I can only refer to MIPS' own press releases, unfortunately. They mention 4-wide OoO, RV64GH + Zbb + Zba. no V.
That is a frustrating pattern in the RISC-V world. Many companies that boast having x wide cores with y SPECint numbers but nothing that has been independently verified.
No V sounds like a bad sign for performance. Do they have any part numbers?
> AFAIK MIPS still hasn't shipped a high-end processor competitive with the XuanTie 910 that article is about
The last high end MIPS was in the SGI times, 30 years ago.
Yes, but their claims over the last few years have been that their RISC-V implementations will be super fast, not like all those pikers, because they're using MIPS microarchitectural techniques. And so far I haven't seen them ship anything that substantiates that.
Loongson was making them until recently.
https://www.theregister.com/2025/05/06/loongson_inspur_cloud...
Yes, but MIPS wasn't.
It's an interesting comparison because MIPS used to occupy the niche that RV does now - an ISA that anyone could implement.
Lots of companies had their own mips implementation, but still might use an implementation from mips-the-company because even if you have your own team, you probably don't want to implement every core size that you might need.
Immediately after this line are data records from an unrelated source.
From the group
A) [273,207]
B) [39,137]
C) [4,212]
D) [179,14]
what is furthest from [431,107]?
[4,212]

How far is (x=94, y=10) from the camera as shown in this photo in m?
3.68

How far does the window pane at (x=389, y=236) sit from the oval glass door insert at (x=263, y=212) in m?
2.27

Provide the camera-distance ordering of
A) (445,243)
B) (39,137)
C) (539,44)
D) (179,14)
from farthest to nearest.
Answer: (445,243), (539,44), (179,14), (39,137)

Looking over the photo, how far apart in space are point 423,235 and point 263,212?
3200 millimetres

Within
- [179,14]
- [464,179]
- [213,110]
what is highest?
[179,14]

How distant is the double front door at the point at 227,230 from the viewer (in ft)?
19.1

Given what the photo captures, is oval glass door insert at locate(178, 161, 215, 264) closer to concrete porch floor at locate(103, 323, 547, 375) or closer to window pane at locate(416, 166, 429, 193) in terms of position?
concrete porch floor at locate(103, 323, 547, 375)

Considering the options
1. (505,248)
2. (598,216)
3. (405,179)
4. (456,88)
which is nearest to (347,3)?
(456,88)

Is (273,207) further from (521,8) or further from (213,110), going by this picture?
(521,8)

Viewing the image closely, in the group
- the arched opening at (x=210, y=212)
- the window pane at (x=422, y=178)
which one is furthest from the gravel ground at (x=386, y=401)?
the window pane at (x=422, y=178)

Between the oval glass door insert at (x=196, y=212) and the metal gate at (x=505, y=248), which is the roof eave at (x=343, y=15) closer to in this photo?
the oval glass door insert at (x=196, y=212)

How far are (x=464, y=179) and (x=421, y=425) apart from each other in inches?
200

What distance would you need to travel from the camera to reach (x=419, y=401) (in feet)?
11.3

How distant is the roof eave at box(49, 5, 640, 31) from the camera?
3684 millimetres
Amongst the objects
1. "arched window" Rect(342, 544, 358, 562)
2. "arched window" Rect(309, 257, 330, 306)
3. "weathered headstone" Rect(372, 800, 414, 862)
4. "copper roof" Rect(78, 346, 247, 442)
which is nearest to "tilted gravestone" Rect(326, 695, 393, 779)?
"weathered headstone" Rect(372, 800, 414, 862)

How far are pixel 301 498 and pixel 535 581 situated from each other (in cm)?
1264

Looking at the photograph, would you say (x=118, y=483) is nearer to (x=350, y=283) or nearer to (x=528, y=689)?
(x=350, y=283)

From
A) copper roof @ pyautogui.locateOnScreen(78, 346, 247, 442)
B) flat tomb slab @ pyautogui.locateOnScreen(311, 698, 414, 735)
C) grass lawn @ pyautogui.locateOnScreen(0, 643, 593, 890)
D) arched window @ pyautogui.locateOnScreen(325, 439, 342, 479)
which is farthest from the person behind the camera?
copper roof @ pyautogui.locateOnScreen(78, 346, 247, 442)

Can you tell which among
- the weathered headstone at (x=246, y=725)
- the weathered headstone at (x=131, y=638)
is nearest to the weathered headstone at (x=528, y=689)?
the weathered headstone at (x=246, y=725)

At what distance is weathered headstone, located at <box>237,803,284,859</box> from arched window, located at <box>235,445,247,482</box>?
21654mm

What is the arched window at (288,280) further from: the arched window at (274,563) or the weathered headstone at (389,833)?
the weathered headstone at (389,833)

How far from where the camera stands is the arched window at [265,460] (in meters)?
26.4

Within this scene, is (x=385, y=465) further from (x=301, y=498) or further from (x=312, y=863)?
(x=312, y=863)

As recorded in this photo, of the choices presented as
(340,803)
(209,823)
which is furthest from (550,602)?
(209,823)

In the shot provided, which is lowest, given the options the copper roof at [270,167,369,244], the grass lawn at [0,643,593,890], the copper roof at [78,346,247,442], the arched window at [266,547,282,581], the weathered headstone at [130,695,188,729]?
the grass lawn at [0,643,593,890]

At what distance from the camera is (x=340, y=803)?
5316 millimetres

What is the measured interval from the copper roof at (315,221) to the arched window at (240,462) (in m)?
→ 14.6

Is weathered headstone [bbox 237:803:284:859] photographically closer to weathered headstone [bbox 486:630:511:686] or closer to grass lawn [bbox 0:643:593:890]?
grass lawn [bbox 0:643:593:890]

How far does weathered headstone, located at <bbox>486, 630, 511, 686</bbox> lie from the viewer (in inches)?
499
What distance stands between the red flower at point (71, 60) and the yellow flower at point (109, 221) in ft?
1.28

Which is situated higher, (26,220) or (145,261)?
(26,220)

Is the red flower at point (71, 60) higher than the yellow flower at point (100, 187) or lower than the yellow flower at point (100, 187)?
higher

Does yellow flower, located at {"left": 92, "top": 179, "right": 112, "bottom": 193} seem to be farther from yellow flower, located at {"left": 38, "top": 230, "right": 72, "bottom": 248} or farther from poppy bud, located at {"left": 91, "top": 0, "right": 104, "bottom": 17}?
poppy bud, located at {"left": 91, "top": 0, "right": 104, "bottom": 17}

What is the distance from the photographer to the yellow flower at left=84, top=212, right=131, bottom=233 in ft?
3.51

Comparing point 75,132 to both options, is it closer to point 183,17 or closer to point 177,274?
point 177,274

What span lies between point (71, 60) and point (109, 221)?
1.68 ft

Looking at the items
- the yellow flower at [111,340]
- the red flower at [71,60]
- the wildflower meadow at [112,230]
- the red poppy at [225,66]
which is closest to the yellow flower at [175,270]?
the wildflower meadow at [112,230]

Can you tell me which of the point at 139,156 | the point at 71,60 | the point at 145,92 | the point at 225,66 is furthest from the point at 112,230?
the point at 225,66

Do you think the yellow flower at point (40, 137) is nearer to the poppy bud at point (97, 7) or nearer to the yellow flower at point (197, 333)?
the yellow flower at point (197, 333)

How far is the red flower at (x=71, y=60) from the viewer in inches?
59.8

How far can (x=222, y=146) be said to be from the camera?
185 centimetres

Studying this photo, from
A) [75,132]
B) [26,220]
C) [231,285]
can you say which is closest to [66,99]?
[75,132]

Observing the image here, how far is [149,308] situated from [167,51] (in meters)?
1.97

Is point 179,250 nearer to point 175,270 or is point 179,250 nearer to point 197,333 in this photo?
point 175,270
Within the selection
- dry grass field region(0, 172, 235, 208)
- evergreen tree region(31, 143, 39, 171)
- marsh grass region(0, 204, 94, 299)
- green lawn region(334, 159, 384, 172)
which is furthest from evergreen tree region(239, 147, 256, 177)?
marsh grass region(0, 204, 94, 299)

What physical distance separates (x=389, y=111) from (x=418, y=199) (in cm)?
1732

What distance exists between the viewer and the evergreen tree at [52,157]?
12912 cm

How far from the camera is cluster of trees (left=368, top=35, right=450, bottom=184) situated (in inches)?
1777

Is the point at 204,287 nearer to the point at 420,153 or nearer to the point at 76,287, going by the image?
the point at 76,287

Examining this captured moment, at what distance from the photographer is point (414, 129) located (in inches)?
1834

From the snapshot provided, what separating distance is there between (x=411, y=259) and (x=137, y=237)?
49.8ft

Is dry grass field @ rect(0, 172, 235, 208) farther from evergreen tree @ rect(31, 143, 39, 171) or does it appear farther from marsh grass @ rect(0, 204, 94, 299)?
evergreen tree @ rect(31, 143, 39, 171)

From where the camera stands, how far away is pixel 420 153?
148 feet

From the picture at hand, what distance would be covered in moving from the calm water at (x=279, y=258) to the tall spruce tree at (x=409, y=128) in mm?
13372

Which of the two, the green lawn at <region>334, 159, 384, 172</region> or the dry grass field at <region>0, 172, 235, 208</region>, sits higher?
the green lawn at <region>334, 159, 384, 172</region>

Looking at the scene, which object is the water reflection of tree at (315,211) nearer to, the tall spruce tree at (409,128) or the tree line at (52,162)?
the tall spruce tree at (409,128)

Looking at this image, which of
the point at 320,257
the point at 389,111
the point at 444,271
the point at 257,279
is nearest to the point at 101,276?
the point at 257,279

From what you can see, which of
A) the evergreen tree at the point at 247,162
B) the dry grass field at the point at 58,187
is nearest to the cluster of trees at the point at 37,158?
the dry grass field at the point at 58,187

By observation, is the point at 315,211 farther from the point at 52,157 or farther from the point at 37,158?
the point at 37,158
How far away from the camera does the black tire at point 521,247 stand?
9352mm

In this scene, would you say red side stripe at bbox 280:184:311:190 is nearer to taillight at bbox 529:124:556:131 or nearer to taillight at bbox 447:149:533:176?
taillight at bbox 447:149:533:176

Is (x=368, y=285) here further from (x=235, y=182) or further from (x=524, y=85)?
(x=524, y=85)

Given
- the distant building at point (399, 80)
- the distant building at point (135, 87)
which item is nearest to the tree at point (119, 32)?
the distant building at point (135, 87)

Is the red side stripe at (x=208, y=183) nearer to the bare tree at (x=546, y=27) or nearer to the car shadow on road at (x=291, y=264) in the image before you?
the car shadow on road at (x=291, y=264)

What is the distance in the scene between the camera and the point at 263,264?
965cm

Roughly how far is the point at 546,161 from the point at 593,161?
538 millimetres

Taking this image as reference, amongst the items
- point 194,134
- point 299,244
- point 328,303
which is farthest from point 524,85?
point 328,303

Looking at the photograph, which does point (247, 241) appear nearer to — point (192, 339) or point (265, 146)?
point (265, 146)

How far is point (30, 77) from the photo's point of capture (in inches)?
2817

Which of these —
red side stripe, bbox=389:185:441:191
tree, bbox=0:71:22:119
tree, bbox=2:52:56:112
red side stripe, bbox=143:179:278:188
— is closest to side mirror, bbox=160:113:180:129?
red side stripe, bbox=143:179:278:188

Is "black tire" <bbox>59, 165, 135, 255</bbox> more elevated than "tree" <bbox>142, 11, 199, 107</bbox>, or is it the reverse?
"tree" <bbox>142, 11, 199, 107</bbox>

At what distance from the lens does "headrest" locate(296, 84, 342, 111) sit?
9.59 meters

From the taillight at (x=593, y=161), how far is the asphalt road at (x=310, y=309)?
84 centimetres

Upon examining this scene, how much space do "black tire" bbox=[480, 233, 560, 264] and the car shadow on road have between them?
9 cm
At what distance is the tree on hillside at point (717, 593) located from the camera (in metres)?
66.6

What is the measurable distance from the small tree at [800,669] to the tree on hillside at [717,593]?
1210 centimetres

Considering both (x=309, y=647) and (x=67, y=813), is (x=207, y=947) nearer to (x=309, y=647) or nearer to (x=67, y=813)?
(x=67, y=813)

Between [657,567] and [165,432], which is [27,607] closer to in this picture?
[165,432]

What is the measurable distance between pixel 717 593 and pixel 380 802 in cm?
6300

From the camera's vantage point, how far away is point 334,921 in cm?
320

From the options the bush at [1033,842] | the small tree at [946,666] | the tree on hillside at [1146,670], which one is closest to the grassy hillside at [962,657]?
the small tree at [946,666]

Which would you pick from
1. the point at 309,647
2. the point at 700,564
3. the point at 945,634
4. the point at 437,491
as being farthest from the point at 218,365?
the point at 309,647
But then for some reason lots of them switched to using ARM, within a few years (in some cases getting an architecture licence and keeping their CPU team).
It seems like RV has a more stable structure, as the foundation doesn't licence cores, so even if one or two of the implementors die it won't necessarily reflect on the viability of the ecosystem
> an ISA that anyone could implement.
You want to burn your initial capital on lawyers? This is MIPS we're talking about.